General Election 2019: A look back at the history of the Scarborough and Whitby seat
Polling stations have opened their doors for voters to decide who will be the next prime minister.
Today's election, the most important in a generation, is likely to be dominated by issues like Brexit and the NHS which make the outcome highly unpredictable.
As the UK heads to the polls to elect a new parliament, we look back at the history of the Scarborough and Whitby constituency - one of the most marginal seats in the country.
The constituency of Scarborough and Whitby was formed in 1918 when Unionist candidate Gervase Beckett was elected MP.

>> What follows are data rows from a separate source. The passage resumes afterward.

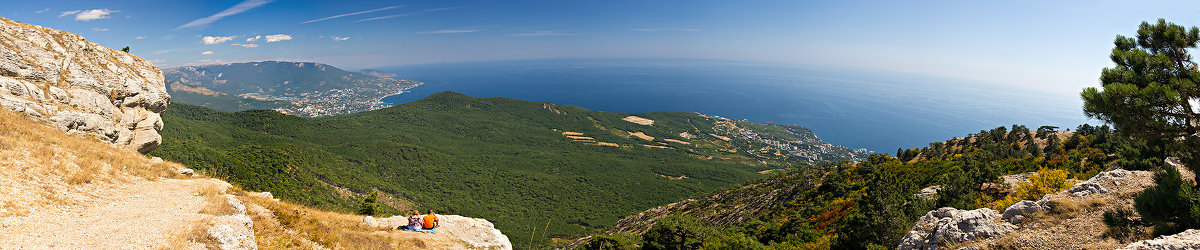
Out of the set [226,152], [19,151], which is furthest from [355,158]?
[19,151]

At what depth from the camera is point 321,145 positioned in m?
101

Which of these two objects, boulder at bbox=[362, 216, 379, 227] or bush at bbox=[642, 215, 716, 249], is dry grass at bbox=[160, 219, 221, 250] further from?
bush at bbox=[642, 215, 716, 249]

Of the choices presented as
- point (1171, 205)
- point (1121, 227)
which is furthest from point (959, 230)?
point (1171, 205)

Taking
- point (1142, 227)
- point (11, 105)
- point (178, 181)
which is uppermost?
point (11, 105)

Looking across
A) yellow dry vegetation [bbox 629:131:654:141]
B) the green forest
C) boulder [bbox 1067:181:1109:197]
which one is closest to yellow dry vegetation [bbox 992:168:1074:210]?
the green forest

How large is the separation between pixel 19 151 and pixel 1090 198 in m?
32.2

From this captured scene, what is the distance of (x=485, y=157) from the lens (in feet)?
393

Initially, the Boundary Commission had recommended the constituency be called Scarborough, however, this was ignored and a decision was made to name the seat after both towns.
In 1974, Whitby went on to form the Cleveland and Whitby constituency. However, when Cleveland became a new county, Whitby rejoined Scarborough. The constituency's current name was re-instated in 1997.
Over the years, the seat has been held by a succession of Conservative MPs.
Labour's Lawrie Quinn has been the only candidate outside of the Tory party to ever gain control of the constituency. He was elected for the first time in 1997 with a majority of around 5,000 votes, and retained his seat at the following election four years later.
However, in 2005, Conservative Robert Goodwill returned the Tories to power. He's been the constituency's MP ever since, currently defending a majority of 3,435 votes.